■ GIVEN INFORMATION
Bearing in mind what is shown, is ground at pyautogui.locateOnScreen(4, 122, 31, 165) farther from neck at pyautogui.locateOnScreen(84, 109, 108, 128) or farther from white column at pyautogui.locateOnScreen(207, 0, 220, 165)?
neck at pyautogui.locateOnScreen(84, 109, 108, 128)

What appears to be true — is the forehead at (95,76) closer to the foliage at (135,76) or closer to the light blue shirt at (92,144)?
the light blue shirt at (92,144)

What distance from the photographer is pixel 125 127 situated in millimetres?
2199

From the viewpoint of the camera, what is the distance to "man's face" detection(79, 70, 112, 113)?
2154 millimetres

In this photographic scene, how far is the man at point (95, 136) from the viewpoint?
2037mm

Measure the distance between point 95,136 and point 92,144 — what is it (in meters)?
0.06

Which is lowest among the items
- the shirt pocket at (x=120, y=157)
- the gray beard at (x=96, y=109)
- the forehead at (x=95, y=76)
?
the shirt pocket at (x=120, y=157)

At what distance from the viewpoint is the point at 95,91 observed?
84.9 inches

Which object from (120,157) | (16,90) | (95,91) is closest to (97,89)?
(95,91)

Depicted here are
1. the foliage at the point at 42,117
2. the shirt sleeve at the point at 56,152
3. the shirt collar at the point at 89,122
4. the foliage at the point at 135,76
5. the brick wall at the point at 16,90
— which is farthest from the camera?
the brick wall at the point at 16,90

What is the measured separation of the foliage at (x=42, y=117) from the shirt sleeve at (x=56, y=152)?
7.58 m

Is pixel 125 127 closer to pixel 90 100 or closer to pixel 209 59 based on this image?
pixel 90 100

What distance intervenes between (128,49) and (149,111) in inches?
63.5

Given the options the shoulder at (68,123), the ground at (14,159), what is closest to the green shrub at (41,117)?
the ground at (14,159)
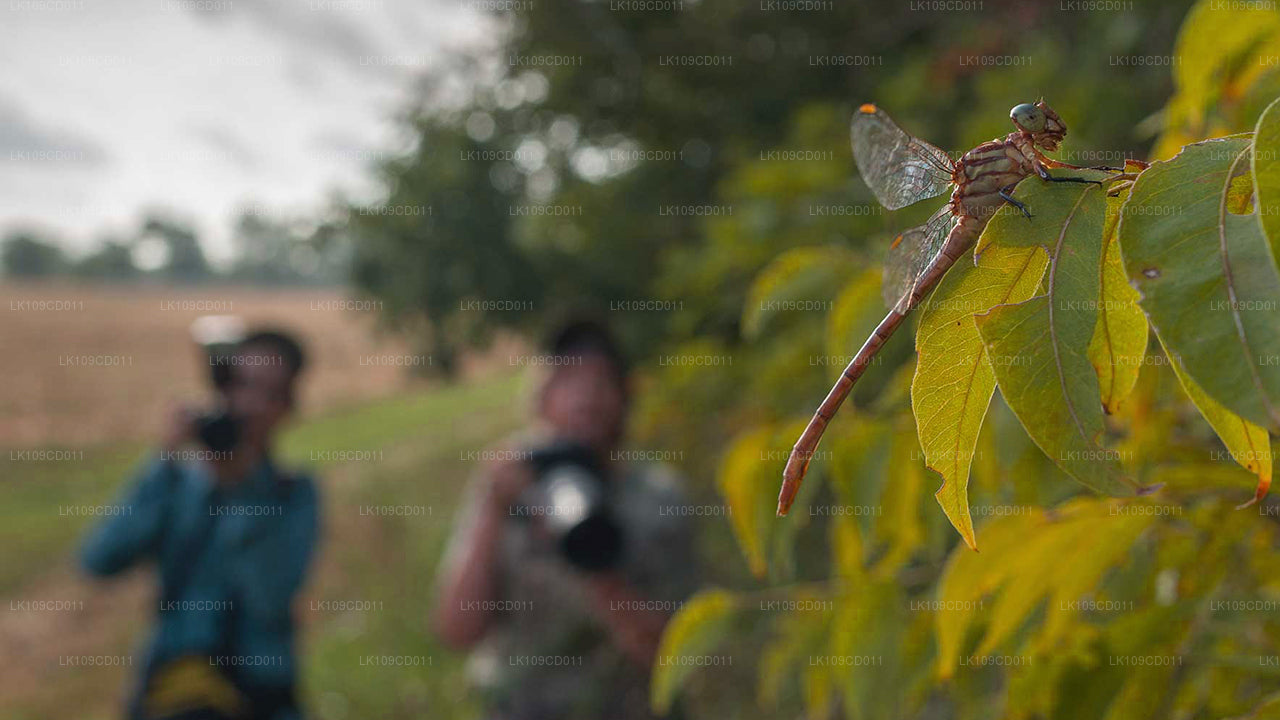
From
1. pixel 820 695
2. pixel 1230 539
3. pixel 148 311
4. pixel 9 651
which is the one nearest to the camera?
pixel 1230 539

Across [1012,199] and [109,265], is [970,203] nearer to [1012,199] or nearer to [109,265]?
[1012,199]

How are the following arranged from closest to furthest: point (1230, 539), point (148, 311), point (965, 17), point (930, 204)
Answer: point (1230, 539) < point (930, 204) < point (965, 17) < point (148, 311)

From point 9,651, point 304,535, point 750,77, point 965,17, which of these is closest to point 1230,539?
point 304,535

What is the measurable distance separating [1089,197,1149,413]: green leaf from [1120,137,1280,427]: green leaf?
0.24 ft

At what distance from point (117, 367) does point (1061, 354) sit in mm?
32519

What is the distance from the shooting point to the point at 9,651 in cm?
973

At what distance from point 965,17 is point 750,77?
1199mm

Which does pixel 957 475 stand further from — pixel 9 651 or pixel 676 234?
pixel 9 651

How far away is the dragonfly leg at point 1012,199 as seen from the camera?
0.60 m

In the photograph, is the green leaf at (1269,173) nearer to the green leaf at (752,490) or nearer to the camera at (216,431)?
the green leaf at (752,490)

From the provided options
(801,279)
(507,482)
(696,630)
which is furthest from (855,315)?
(507,482)

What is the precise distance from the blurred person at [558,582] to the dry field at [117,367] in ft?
43.3

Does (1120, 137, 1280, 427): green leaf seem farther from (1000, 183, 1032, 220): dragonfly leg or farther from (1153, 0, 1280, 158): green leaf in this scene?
(1153, 0, 1280, 158): green leaf

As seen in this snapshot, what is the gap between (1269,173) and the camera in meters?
0.49
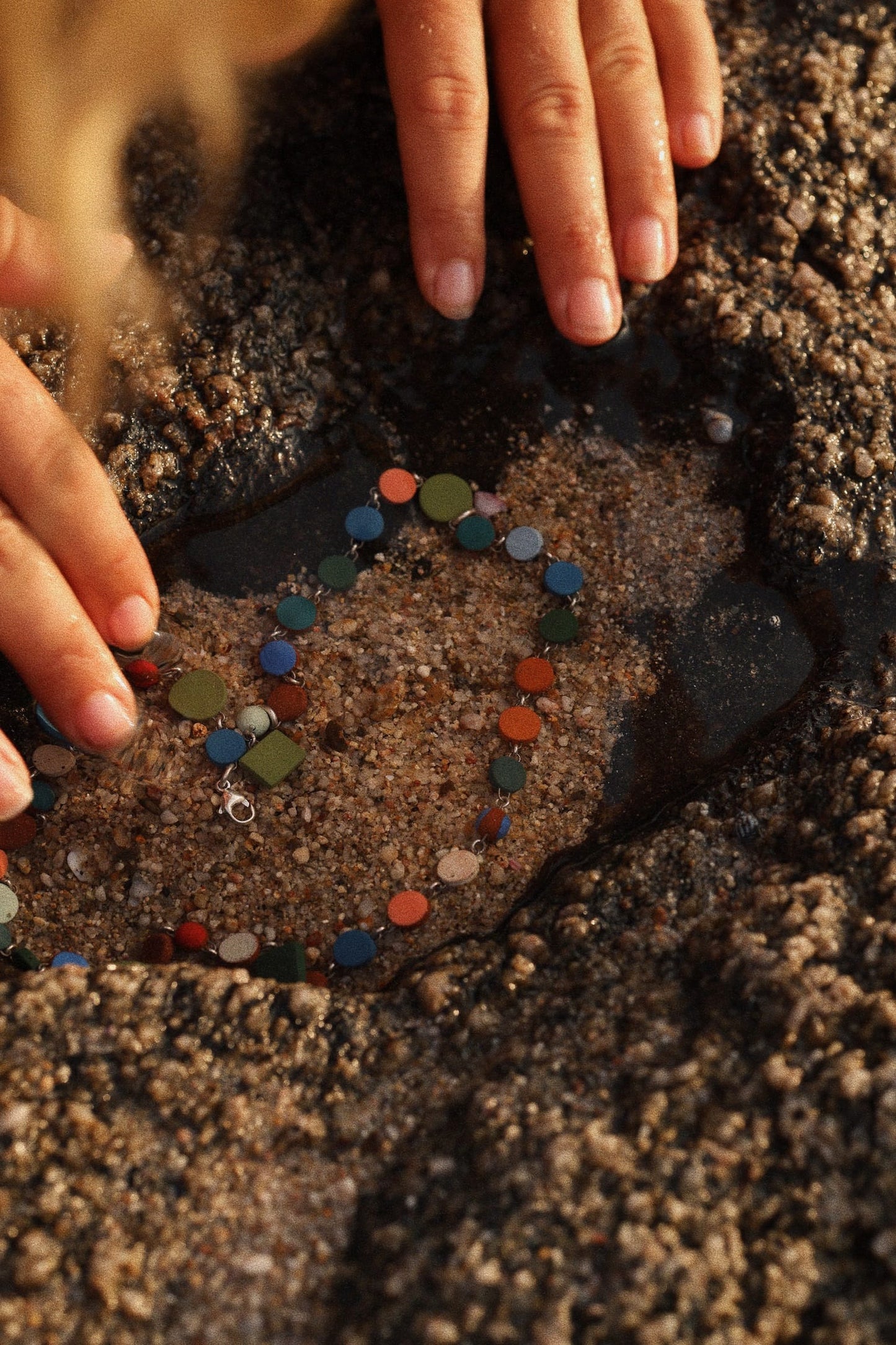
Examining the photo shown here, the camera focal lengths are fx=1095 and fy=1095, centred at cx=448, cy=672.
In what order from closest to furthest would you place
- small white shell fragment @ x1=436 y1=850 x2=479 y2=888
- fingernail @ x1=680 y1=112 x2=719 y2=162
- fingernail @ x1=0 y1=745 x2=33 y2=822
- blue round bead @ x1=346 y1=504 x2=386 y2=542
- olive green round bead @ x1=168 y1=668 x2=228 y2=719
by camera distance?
fingernail @ x1=0 y1=745 x2=33 y2=822 < small white shell fragment @ x1=436 y1=850 x2=479 y2=888 < olive green round bead @ x1=168 y1=668 x2=228 y2=719 < blue round bead @ x1=346 y1=504 x2=386 y2=542 < fingernail @ x1=680 y1=112 x2=719 y2=162

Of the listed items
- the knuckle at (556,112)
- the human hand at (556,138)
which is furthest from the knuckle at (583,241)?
the knuckle at (556,112)

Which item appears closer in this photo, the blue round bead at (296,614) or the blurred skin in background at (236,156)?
the blurred skin in background at (236,156)

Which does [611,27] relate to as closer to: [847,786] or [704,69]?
[704,69]

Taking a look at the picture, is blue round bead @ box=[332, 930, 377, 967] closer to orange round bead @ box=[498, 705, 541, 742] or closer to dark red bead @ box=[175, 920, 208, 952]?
dark red bead @ box=[175, 920, 208, 952]

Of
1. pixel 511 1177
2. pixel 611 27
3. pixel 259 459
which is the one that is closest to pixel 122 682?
pixel 259 459

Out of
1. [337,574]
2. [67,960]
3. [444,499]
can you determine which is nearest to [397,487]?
[444,499]

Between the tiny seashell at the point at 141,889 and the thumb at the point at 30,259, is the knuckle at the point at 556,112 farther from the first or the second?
the tiny seashell at the point at 141,889

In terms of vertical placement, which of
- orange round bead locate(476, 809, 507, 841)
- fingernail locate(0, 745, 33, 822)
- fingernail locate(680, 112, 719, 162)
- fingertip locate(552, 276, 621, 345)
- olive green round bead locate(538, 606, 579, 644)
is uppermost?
fingernail locate(680, 112, 719, 162)

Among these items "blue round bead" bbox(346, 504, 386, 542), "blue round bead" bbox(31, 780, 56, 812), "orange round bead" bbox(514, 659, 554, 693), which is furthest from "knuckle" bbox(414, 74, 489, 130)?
"blue round bead" bbox(31, 780, 56, 812)
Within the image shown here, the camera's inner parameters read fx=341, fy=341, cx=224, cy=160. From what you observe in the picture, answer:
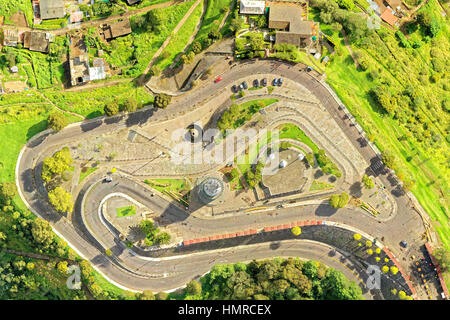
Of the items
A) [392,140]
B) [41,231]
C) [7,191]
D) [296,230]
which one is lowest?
[296,230]

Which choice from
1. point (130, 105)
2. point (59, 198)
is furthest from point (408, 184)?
point (59, 198)

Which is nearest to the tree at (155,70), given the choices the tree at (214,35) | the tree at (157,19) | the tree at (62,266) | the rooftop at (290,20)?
the tree at (157,19)

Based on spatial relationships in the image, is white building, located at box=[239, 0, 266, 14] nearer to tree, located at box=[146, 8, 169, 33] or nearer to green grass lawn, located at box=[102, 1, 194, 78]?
green grass lawn, located at box=[102, 1, 194, 78]

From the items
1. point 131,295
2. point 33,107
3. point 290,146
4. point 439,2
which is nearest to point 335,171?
point 290,146

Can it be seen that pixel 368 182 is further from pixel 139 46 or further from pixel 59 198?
pixel 59 198

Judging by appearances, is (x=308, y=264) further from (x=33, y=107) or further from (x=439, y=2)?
(x=439, y=2)

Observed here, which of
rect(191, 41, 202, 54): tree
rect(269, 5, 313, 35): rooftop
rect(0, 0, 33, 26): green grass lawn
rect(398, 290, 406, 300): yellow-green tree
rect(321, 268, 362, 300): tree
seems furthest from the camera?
rect(0, 0, 33, 26): green grass lawn

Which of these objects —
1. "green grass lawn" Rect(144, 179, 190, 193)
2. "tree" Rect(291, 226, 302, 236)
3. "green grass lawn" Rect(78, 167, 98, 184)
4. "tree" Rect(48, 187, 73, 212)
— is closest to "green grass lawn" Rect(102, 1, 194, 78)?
"green grass lawn" Rect(78, 167, 98, 184)
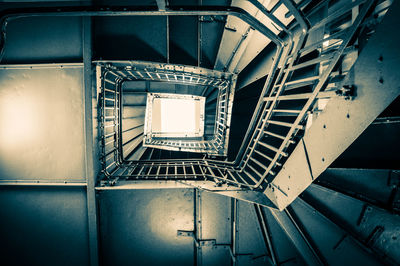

■ PROBLEM TO WORK ON
Rewrite all the records above with every "foliage" swapped for "leaves", keeping everything else the same and leaving the pictures out.

■ TASK OUTPUT
Bearing in mind what is shown, is ground at pyautogui.locateOnScreen(4, 122, 31, 165) farther from neck at pyautogui.locateOnScreen(84, 109, 108, 128) or farther from white column at pyautogui.locateOnScreen(207, 0, 220, 165)?
neck at pyautogui.locateOnScreen(84, 109, 108, 128)

What appears to be true — is the forehead at (95,76) closer to the leaves at (135,76) or closer to the light blue shirt at (92,144)?
the light blue shirt at (92,144)

What distance from the photographer is pixel 125 127 situated in millimetres?
2199

From the viewpoint of the camera, what is the distance to "man's face" detection(79, 70, 112, 113)?
2154 millimetres

In this photographic scene, how far is the man at point (95, 136) from the viewpoint?
2037mm

Measure the distance between point 95,136 and point 92,144 — what is it (in meters)?
0.06

Which is lowest among the items
- the shirt pocket at (x=120, y=157)
- the gray beard at (x=96, y=109)
- the forehead at (x=95, y=76)
?
the shirt pocket at (x=120, y=157)

At what distance from the viewpoint is the point at 95,91 observed?
84.9 inches

Which object from (120,157) | (16,90) | (95,91) is closest to (97,89)?
(95,91)

Depicted here are
1. the leaves at the point at 42,117
2. the shirt sleeve at the point at 56,152
3. the shirt collar at the point at 89,122
4. the leaves at the point at 135,76
5. the brick wall at the point at 16,90
— which is farthest from the camera?
the brick wall at the point at 16,90

What is the measured separation of the leaves at (x=42, y=117) from the shirt sleeve at (x=56, y=152)?
7.58 m

Is pixel 125 127 closer to pixel 90 100 or closer to pixel 209 59 based on this image?
pixel 90 100

What distance intervenes between (128,49) and (149,111) in inches?
63.5

Given the options the shoulder at (68,123), the ground at (14,159), what is closest to the green shrub at (41,117)?
the ground at (14,159)
From
1. pixel 820 695
2. pixel 1230 539
3. pixel 148 311
4. pixel 9 651
which is the one nearest to the camera?
pixel 1230 539

Across [1012,199] and [109,265], is [970,203] nearer to [1012,199] or nearer to [109,265]?
[1012,199]

How are the following arranged from closest to furthest: point (1230, 539), point (148, 311), point (965, 17), point (930, 204)
Answer: point (1230, 539) < point (930, 204) < point (965, 17) < point (148, 311)

From point 9,651, point 304,535, point 750,77, point 965,17, which of these is closest to point 1230,539?
point 304,535

What is the measurable distance separating [1089,197,1149,413]: green leaf from [1120,137,1280,427]: green leaf?
0.24 ft

At what distance from point (117, 367) does point (1061, 354) sit in mm?
32519

What is the distance from the shooting point to the point at 9,651 in cm?
973

At what distance from point 965,17 is point 750,77?
1199mm

Which does pixel 957 475 stand further from — pixel 9 651 or pixel 676 234?
pixel 9 651

How far away is the dragonfly leg at point 1012,199 as seen from the camera?
0.60 m

In the photograph, is the green leaf at (1269,173) nearer to the green leaf at (752,490) or nearer to the camera at (216,431)?
the green leaf at (752,490)

From the provided options
(801,279)
(507,482)
(696,630)
which is furthest from (855,315)?
(507,482)

What is the precise distance from the blurred person at [558,582] to the dry field at [117,367] in ft?
43.3

Does (1120, 137, 1280, 427): green leaf seem farther from (1000, 183, 1032, 220): dragonfly leg or farther from (1153, 0, 1280, 158): green leaf in this scene?
(1153, 0, 1280, 158): green leaf

As seen in this snapshot, what is the gap between (1269,173) and the camera in meters?
0.49
Examining the photo shown here, the camera focal lengths are fx=1095 and fy=1095, centred at cx=448, cy=672.
In what order from closest to furthest would you place
- small white shell fragment @ x1=436 y1=850 x2=479 y2=888
- fingernail @ x1=680 y1=112 x2=719 y2=162
- fingernail @ x1=0 y1=745 x2=33 y2=822
- blue round bead @ x1=346 y1=504 x2=386 y2=542
- olive green round bead @ x1=168 y1=668 x2=228 y2=719
by camera distance?
fingernail @ x1=0 y1=745 x2=33 y2=822 < small white shell fragment @ x1=436 y1=850 x2=479 y2=888 < olive green round bead @ x1=168 y1=668 x2=228 y2=719 < blue round bead @ x1=346 y1=504 x2=386 y2=542 < fingernail @ x1=680 y1=112 x2=719 y2=162

Of the listed items
- the knuckle at (556,112)
- the human hand at (556,138)
which is furthest from the knuckle at (583,241)?
the knuckle at (556,112)

Which item appears closer in this photo, the blue round bead at (296,614) or the blurred skin in background at (236,156)?
the blurred skin in background at (236,156)

Which does [611,27] relate to as closer to: [847,786] or [704,69]?
[704,69]

Taking a look at the picture, is blue round bead @ box=[332, 930, 377, 967] closer to orange round bead @ box=[498, 705, 541, 742] or closer to dark red bead @ box=[175, 920, 208, 952]?
dark red bead @ box=[175, 920, 208, 952]

Of
1. pixel 511 1177
2. pixel 611 27
3. pixel 259 459
which is the one that is closest to pixel 122 682?
pixel 259 459

Out of
1. [337,574]
2. [67,960]
3. [444,499]
can you determine which is nearest to [397,487]?
[444,499]

Between the tiny seashell at the point at 141,889 and the thumb at the point at 30,259, is the knuckle at the point at 556,112 farther from the first or the second?
the tiny seashell at the point at 141,889

In terms of vertical placement, which of
- orange round bead locate(476, 809, 507, 841)
- fingernail locate(0, 745, 33, 822)
- fingernail locate(680, 112, 719, 162)
- fingertip locate(552, 276, 621, 345)
- olive green round bead locate(538, 606, 579, 644)
is uppermost?
fingernail locate(680, 112, 719, 162)

Among these items "blue round bead" bbox(346, 504, 386, 542), "blue round bead" bbox(31, 780, 56, 812), "orange round bead" bbox(514, 659, 554, 693), which is furthest from "knuckle" bbox(414, 74, 489, 130)?
"blue round bead" bbox(31, 780, 56, 812)
Within the image shown here, the camera's inner parameters read fx=341, fy=341, cx=224, cy=160. From what you observe in the picture, answer:
Of the items
A) [392,140]
B) [41,231]
C) [7,191]
D) [296,230]
which one is lowest?
[296,230]

Which choice from
1. point (130, 105)
2. point (59, 198)
is furthest from point (408, 184)?
point (59, 198)

Which is nearest to the tree at (155,70), given the choices the tree at (214,35) | the tree at (157,19) | the tree at (62,266) | the rooftop at (290,20)?
the tree at (157,19)

Based on spatial relationships in the image, is white building, located at box=[239, 0, 266, 14] nearer to tree, located at box=[146, 8, 169, 33] or nearer to green grass lawn, located at box=[102, 1, 194, 78]?
green grass lawn, located at box=[102, 1, 194, 78]

From the items
1. point 131,295
2. point 33,107
3. point 290,146
4. point 439,2
which is nearest to point 335,171?
point 290,146

Can it be seen that pixel 368 182 is further from pixel 139 46 or further from pixel 59 198?
pixel 59 198

Judging by appearances, is (x=308, y=264) further from (x=33, y=107) or further from (x=439, y=2)?
(x=439, y=2)

Observed here, which of
rect(191, 41, 202, 54): tree
rect(269, 5, 313, 35): rooftop
rect(0, 0, 33, 26): green grass lawn
rect(398, 290, 406, 300): yellow-green tree
rect(321, 268, 362, 300): tree
seems furthest from the camera?
rect(0, 0, 33, 26): green grass lawn

Which of these objects —
1. "green grass lawn" Rect(144, 179, 190, 193)
2. "tree" Rect(291, 226, 302, 236)
3. "green grass lawn" Rect(78, 167, 98, 184)
4. "tree" Rect(48, 187, 73, 212)
— is closest to "green grass lawn" Rect(102, 1, 194, 78)?
"green grass lawn" Rect(78, 167, 98, 184)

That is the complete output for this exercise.